Brief> Every line below from the one containing "表面光滑容易 清洗一冲即净" through the one containing "底部与桌面没有间隔 不透气" must be transcribed exactly. Omit all lines outside that stretch.

(Stored dataset items)
[Start of Attachment]

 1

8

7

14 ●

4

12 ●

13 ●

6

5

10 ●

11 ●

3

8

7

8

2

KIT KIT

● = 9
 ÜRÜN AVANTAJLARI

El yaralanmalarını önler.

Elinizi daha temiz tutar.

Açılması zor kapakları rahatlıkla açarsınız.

[End of Attachment]
[Start of Attachment]

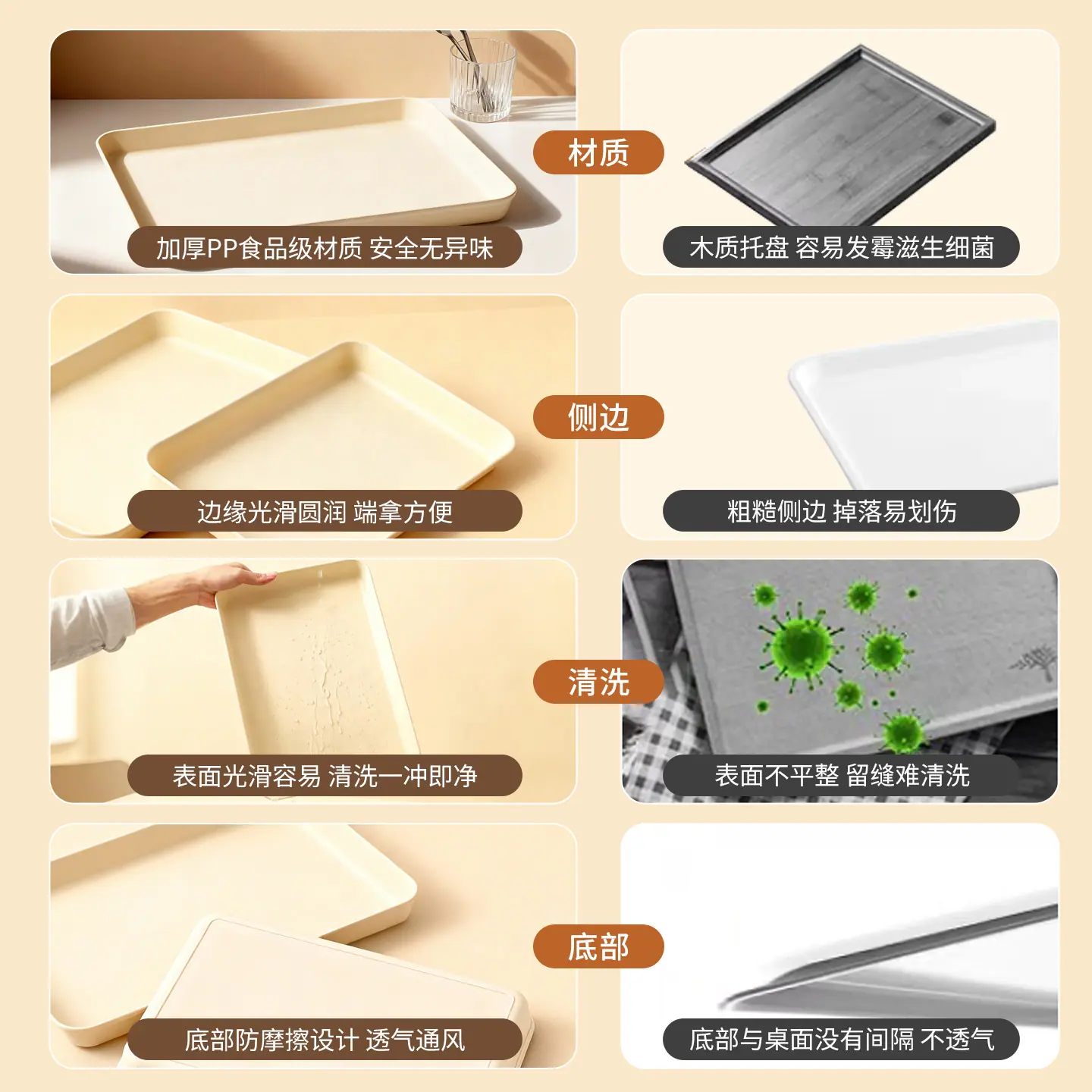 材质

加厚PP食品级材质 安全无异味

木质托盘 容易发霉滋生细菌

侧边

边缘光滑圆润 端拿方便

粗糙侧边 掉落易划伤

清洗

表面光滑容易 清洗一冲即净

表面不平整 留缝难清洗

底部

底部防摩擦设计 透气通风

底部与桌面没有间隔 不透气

[End of Attachment]

Answer box>
表面光滑容易 清洗一冲即净

表面不平整 留缝难清洗

底部

底部防摩擦设计 透气通风

底部与桌面没有间隔 不透气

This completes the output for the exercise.